### REQUIREMENT A
Reproduce, character for character, the rows between the line containing "Looking at both" and the line containing "15.8 meters", inclusive.

4. A first demand valve 24 for holding substantially constant the fluid flow from the pumps 10, 12 and 14 to the two implement control valve arrangements 16 and 18.

5. A second demand valve 26 for holding substantially constant the fluid flow from the pumps to the circle control valve 20.

Driven by the vehicle engine, not shown, the fixed displacement pumps 10, 12 and 14 draw hydraulic fluid from a reservoir 28 and force the fluid out into output conduits 30, 32 and 34 at flow rates Q1, Q2 and Q3, respectively. A relief valve 36 protects the output conduit 30 of the first pump 10 from overpressurization. The pressurized fluid from the first pump 10 is further limited by a restriction 38 and divided by a flow divider 40 into two separate flows directed to the implement control valve arrangements 16 and 18 of parallel connection. When these implement control valve arrangements are operated, the pressurized fluid is delivered therefrom to the desired one or ones of the two groups of implement actuators. When the valve arrangements 16 and 18 are in neutral, on the other hand, the pressurized fluid passes them, emerging from their carry-over ports 42 and 44 into a conduit 46 via check valves 48 and 50. The destination of the conduit 46 will be described later.

[Source rows]
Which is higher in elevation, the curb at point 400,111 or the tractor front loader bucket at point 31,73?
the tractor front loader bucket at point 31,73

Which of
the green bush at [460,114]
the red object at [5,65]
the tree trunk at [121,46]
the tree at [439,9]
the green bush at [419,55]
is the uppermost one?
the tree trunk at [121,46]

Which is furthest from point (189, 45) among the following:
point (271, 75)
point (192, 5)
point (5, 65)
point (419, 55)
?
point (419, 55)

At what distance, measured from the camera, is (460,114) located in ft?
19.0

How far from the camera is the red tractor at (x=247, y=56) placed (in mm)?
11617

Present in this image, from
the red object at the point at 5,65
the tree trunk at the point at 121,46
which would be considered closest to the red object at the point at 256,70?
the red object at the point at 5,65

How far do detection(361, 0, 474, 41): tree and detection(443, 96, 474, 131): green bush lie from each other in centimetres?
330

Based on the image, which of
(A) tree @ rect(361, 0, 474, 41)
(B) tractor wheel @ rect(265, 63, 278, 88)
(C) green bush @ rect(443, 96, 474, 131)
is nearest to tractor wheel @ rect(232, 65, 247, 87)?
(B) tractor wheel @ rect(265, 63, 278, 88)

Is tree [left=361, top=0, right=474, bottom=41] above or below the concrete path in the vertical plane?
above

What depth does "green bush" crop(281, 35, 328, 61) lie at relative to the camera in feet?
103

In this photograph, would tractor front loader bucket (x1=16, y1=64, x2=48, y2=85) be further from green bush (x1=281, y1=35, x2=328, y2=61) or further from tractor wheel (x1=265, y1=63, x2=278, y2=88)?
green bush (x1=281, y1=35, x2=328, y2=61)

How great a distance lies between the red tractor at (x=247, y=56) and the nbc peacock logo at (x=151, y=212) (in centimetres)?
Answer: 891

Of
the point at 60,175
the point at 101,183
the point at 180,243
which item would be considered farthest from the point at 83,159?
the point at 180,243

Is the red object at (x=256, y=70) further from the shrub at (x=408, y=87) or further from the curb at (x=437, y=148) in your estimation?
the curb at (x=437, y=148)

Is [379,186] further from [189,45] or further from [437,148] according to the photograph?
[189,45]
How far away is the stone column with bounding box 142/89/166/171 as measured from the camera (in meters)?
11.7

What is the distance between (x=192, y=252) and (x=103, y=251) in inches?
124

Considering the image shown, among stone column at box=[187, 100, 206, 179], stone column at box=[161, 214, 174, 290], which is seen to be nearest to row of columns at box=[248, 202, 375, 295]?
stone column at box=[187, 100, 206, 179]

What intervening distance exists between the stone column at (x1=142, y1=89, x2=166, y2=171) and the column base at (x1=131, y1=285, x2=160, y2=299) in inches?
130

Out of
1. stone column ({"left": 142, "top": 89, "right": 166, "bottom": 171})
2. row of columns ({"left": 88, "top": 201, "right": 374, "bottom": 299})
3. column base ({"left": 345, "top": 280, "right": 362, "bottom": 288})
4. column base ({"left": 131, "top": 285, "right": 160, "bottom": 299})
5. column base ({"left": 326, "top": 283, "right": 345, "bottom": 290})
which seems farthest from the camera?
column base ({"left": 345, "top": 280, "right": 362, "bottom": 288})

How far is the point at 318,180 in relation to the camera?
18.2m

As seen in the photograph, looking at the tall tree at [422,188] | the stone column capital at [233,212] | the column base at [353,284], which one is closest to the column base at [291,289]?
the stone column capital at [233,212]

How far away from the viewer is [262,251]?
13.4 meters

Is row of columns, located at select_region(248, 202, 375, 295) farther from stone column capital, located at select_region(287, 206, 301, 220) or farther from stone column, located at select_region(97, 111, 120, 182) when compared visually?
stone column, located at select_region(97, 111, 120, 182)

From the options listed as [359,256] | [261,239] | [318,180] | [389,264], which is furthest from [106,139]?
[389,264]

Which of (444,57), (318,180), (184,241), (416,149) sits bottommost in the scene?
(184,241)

==

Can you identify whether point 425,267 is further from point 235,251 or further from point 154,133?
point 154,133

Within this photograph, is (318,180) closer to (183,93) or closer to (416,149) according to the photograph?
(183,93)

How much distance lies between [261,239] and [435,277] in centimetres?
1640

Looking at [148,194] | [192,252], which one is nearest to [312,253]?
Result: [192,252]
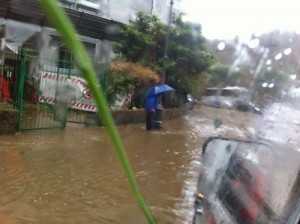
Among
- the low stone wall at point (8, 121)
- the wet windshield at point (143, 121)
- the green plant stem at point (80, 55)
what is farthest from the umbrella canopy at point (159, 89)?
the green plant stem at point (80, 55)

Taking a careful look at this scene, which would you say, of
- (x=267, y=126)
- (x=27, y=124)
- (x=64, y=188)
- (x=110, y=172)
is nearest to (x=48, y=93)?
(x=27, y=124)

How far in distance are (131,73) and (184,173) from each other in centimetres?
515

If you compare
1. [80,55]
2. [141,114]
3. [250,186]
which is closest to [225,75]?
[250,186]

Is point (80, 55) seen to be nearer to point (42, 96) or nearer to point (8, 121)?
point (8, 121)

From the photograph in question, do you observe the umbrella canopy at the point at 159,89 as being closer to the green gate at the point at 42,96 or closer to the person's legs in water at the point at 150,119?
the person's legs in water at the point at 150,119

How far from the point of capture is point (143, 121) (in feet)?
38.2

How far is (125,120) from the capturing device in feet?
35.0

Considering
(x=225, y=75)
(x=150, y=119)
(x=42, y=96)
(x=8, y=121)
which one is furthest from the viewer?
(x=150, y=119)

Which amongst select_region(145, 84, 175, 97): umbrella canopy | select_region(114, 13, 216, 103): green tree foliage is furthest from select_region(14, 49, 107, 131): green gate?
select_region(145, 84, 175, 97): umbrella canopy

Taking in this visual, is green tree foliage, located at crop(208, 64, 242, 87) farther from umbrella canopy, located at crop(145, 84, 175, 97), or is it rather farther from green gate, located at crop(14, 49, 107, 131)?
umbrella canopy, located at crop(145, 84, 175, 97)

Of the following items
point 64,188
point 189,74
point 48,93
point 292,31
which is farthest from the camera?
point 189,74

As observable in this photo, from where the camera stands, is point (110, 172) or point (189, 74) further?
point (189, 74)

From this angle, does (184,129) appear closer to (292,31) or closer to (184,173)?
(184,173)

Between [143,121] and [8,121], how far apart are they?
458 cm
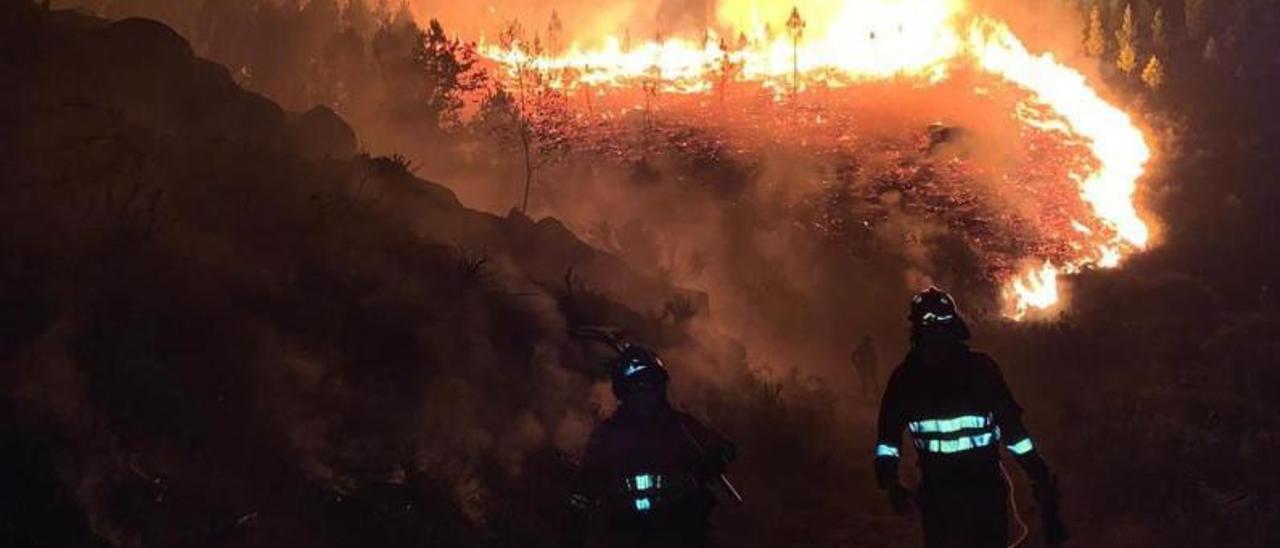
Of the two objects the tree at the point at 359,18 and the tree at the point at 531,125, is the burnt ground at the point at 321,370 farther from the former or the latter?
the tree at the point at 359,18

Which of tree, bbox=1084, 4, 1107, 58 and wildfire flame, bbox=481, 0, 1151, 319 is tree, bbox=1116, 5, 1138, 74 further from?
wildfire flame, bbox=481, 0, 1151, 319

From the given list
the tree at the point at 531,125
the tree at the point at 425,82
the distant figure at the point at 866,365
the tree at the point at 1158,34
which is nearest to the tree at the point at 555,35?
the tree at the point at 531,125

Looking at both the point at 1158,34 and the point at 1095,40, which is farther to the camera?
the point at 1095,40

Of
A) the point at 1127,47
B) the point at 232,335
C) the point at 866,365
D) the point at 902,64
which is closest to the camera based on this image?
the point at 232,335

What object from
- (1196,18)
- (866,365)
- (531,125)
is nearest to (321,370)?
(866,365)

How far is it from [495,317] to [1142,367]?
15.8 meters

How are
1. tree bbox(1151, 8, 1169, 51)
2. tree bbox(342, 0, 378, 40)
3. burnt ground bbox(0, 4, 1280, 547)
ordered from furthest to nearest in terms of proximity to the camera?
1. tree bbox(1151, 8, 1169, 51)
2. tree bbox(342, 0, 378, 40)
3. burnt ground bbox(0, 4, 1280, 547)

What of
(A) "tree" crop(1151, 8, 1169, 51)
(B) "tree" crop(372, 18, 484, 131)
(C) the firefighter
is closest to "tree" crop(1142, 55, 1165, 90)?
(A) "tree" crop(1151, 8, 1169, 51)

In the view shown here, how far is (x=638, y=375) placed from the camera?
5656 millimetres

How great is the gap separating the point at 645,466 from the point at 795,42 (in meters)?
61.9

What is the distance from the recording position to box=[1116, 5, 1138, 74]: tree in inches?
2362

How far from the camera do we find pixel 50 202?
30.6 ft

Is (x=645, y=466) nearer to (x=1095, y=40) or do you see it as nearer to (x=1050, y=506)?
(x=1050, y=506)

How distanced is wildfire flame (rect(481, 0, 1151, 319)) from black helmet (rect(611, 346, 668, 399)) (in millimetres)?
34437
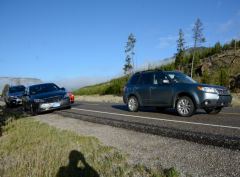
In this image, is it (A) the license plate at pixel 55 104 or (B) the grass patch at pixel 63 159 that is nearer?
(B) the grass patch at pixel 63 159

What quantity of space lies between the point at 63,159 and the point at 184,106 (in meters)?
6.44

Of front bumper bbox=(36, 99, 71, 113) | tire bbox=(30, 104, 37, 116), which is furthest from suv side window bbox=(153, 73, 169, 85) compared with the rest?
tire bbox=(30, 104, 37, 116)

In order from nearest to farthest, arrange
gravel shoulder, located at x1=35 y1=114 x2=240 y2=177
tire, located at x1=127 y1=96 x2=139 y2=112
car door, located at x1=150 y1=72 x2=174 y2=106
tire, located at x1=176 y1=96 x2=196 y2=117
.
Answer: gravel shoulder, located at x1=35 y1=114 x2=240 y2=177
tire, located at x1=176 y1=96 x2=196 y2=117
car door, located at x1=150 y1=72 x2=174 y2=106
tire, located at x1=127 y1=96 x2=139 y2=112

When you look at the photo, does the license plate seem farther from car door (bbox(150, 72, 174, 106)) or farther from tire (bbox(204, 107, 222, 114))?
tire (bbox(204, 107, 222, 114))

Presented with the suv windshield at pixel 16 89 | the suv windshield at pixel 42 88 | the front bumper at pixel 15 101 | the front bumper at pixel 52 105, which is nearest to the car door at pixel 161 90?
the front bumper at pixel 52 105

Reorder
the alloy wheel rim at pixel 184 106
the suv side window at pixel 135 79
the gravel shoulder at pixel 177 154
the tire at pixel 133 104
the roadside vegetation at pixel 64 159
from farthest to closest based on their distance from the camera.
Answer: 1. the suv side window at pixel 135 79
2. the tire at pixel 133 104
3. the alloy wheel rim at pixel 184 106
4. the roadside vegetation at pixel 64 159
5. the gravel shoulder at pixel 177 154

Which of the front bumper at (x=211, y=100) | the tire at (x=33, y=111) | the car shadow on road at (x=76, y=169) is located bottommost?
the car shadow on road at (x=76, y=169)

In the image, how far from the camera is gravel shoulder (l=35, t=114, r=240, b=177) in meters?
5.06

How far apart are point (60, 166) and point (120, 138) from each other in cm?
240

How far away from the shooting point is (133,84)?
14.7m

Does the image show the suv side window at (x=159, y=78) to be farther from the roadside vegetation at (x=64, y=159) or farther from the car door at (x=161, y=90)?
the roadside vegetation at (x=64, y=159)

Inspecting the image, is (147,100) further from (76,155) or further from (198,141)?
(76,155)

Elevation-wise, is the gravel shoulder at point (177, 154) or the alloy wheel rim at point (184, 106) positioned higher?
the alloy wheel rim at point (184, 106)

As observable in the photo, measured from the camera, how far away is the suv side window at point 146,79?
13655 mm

### REQUIREMENT B
Retype the entire passage on the hydraulic pump and valve circuit exactly as it appears.

### FINAL ANSWER A
Looking at both the point at 1158,34 and the point at 1095,40, which is farther to the camera?
the point at 1095,40

Of
A) the point at 1127,47
B) the point at 232,335
C) the point at 866,365
D) the point at 902,64
which is closest to the camera based on this image?
the point at 232,335

What object from
- (1196,18)
- (866,365)
- (531,125)
is nearest to (321,370)?
(866,365)

How far is it from [495,317] to [1142,367]?
15.8 meters

### FINAL ANSWER B
4. A first demand valve 24 for holding substantially constant the fluid flow from the pumps 10, 12 and 14 to the two implement control valve arrangements 16 and 18.

5. A second demand valve 26 for holding substantially constant the fluid flow from the pumps to the circle control valve 20.

Driven by the vehicle engine, not shown, the fixed displacement pumps 10, 12 and 14 draw hydraulic fluid from a reservoir 28 and force the fluid out into output conduits 30, 32 and 34 at flow rates Q1, Q2 and Q3, respectively. A relief valve 36 protects the output conduit 30 of the first pump 10 from overpressurization. The pressurized fluid from the first pump 10 is further limited by a restriction 38 and divided by a flow divider 40 into two separate flows directed to the implement control valve arrangements 16 and 18 of parallel connection. When these implement control valve arrangements are operated, the pressurized fluid is delivered therefrom to the desired one or ones of the two groups of implement actuators. When the valve arrangements 16 and 18 are in neutral, on the other hand, the pressurized fluid passes them, emerging from their carry-over ports 42 and 44 into a conduit 46 via check valves 48 and 50. The destination of the conduit 46 will be described later.